Being out shopping and then going into a shop which is far to hot and having to remove layers which I then have to carry around said shop whilst trying to browse - this happens a lot in winter when I'm wearing my winter coat.

Being stuck behind a really slow learner driver. I know we've all been there, I remember it very well myself. But if they can't drive at a reasonable speed on the main roads, then maybe they should stick to the side roads until they gain a bit more confidence.

The fact that I was not born as a cat and I can't spend the entire day lazing around in my favourite spot followed by a quick saunter round the neighbourhood then back home for food and more lazing is particularly upsetting for me. I WAS NOT MADE FOR THIS LIFE.

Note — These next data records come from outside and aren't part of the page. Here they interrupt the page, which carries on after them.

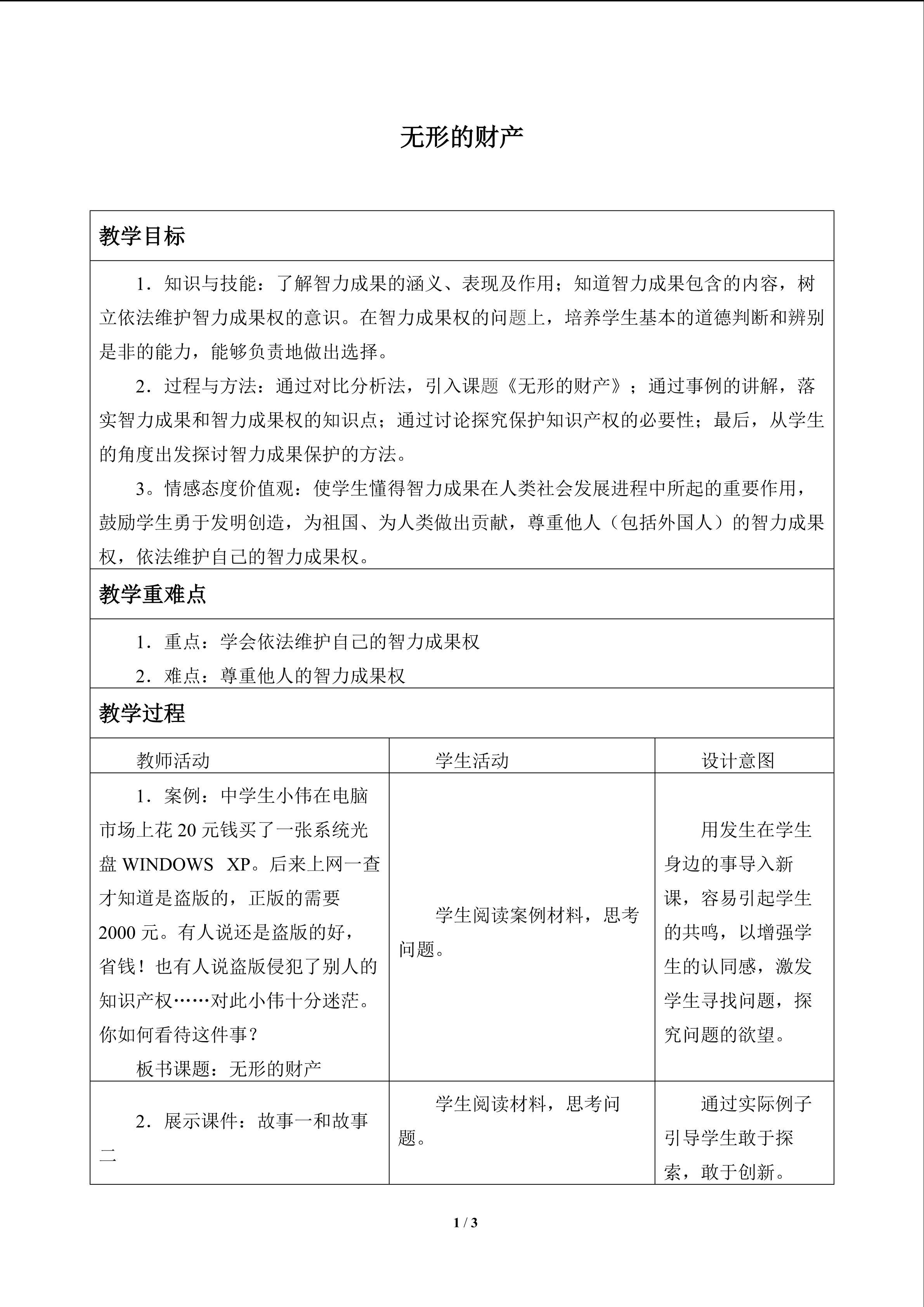 无形的财产

教学目标

1．知识与技能：了解智力成果的涵义、表现及作用；知道智力成果包含的内容，树立依法维护智力成果权的意识。在智力成果权的问题上，培养学生基本的道德判断和辨别是非的能力，能够负责地做出选择。

2．过程与方法：通过对比分析法，引入课题《无形的财产》；通过事例的讲解，落实智力成果和智力成果权的知识点；通过讨论探究保护知识产权的必要性；最后，从学生的角度出发探讨智力成果保护的方法。

3。情感态度价值观：使学生懂得智力成果在人类社会发展进程中所起的重要作用，鼓励学生勇于发明创造，为祖国、为人类做出贡献，尊重他人（包括外国人）的智力成果权，依法维护自己的智力成果权。

教学重难点

1．重点：学会依法维护自己的智力成果权

2．难点：尊重他人的智力成果权

教学过程

| 教师活动 | 学生活动 | 设计意图 |
|---|---|---|
| 1．案例：中学生小伟在电脑市场上花20元钱买了一张系统光盘WINDOWS XP。后来上网一查才知道是盗版的，正版的需要2000元。有人说还是盗版的好，省钱！也有人说盗版侵犯了别人的知识产权……对此小伟十分迷茫。你如何看待这件事？ 板书课题：无形的财产 | 学生阅读案例材料，思考问题。 | 用发生在学生身边的事导入新课，容易引起学生的共鸣，以增强学生的认同感，激发学生寻找问题，探究问题的欲望。 |
| 2．展示课件：故事一和故事二 | 学生阅读材料，思考问题。 | 通过实际例子引导学生敢于探索，敢于创新。 |

1 / 3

WaitrosePigeon · 19/07/2016 11:40

Hearing people eat - husband especially
Hearing people breathe at night - husband especially
Birds tweeting in the morning - cunts

orangebird69 · 19/07/2016 11:42

Me - 'dh, can you deal with ds whilst I cook dinner?'

Dh - 'yep'.

DH walks around the kitchen with ds whilst I cook.

Me - 'just fuck off!!!!!!' Rage Angry

imwithspud · 19/07/2016 11:43

Oh yes and people who claim everything is 'too PC nowadays'. No it isn't, it's just less acceptable to be a bigot these days.

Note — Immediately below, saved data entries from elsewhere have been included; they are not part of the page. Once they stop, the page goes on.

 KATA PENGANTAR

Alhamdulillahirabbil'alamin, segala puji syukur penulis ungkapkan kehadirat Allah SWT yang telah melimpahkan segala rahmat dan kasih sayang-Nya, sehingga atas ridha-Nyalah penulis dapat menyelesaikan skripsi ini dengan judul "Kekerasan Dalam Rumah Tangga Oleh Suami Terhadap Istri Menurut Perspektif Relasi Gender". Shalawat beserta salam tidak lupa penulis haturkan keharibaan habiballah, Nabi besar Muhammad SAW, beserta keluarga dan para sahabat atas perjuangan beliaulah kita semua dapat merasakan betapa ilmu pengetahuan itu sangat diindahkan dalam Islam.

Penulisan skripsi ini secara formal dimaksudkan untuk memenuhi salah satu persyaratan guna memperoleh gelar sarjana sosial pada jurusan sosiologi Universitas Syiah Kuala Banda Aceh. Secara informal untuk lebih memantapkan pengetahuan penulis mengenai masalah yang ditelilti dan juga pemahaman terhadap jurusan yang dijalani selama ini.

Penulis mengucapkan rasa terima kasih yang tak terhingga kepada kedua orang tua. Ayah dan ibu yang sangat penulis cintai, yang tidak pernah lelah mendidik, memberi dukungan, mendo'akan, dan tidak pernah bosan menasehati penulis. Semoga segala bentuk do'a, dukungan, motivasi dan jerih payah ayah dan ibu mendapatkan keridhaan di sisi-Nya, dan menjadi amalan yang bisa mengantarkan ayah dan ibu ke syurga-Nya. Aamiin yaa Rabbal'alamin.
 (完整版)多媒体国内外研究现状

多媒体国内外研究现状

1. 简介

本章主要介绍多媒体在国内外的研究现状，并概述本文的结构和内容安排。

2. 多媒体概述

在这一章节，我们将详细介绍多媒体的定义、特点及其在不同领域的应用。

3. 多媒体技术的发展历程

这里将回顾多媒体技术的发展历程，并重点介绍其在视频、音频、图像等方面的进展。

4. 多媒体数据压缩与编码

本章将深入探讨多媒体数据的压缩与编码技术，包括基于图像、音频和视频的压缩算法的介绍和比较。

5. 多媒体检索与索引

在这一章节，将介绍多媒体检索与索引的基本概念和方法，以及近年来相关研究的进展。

amigoingabitcrazy · 19/07/2016 11:47

Receiving the dreaded "what are you up to today?" phonecall when I've mentally planned a blissful day of doing fuck all Brew

pandaskitchen · 19/07/2016 11:53

Celebrity interviews when they end a sentence with "so yeaah". Usually after a banal question, a breathy wishy washy answer, head tilt and a long drawn out 'soo Yeaaah!'

Celebrity lifestyle/cookery books- sorry Davina McCall, Fearne Cotton, Gwyneth Paltrow, you are all guilty. Deliciously Ella can just feck right off.

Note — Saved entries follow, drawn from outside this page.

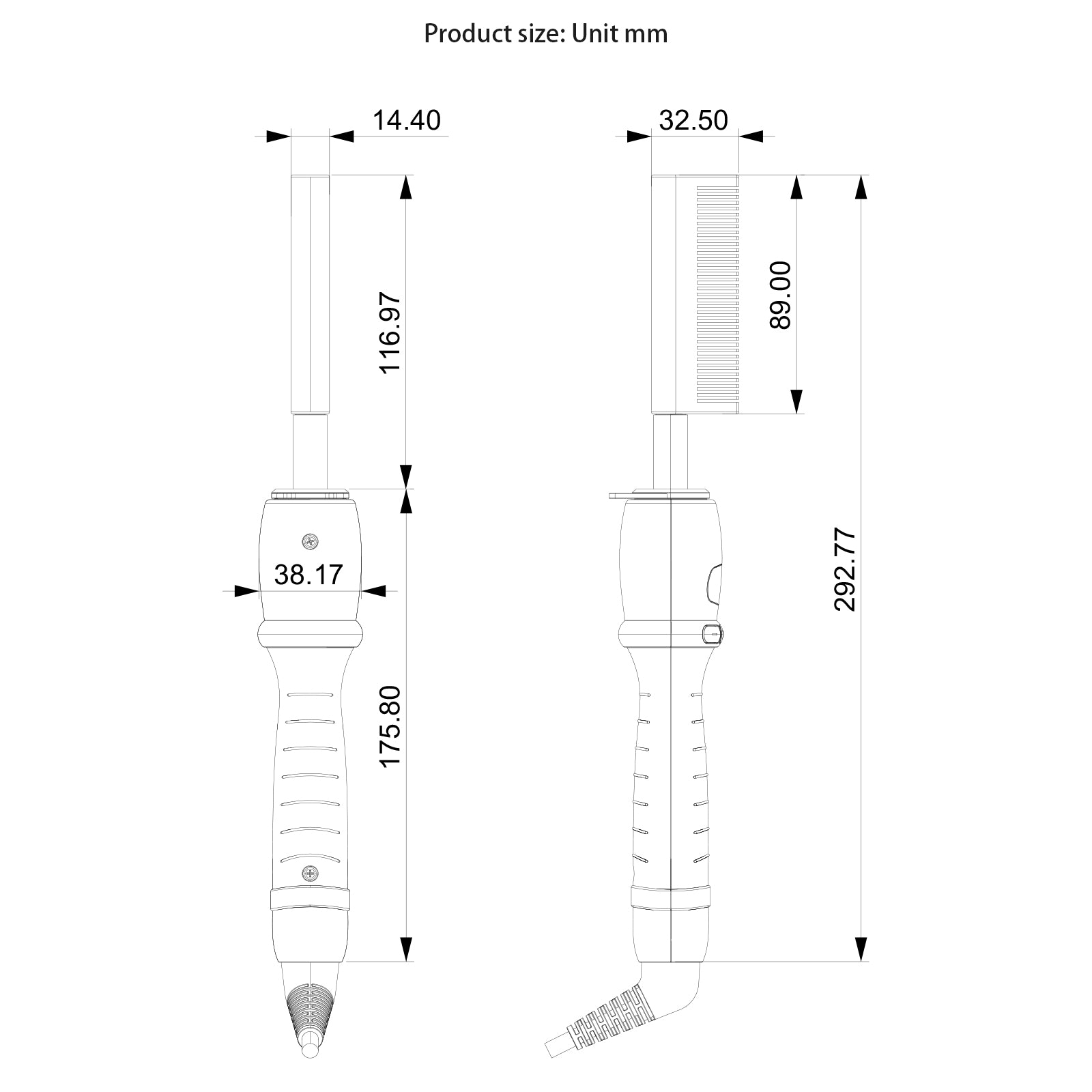 Product size: Unit mm

14.40

116.97

38.17

175.80

32.50

89.00

292.77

Incorrect usage of Borrow and Lend. 'Can you borrow me a tenner till tomorrow?' errr no!

blamethecat · 19/07/2016 11:58

People leaving the sound on their computes when it is not needed so there are constant 'bong' noises from it.
Leaving a little bit of anything, half a mouthful of milk, a table spoon of pasta , half a teaspoon of jam etc.. in the packet then putting it back, use it all up and then let me know it has all gone so I can buy more ! I will assume there is a reasonable amount left if I can see the pack/jar is still there and will not add it to the shopping list.
The wind, just fuck off you blowy fucker. I am sick of rescuing pants that have escaped and just you blowing all the bloody time.
Needing a wee every 5 minutes today.

crayfish · 19/07/2016 12:00

People getting cash out on two different cards at the cash machine. They can do what they like really but it makes me furious!

Our tv is always on and DH will wander into the living room and then come and ask 'what are you watching?' when I'm in the kitchen. Clearly I'm watching nothing because I'm not even IN THE ROOM!!!

Doik · 19/07/2016 12:00

The use of "I'm thinking ..." at the start of an answer.

"Would you like tea or coffee?".
"I'm thinking tea".
"What's your favourite colour?".
"I'm thinking purple"

Not sure why it annoys me so much but it makes my teeth clench!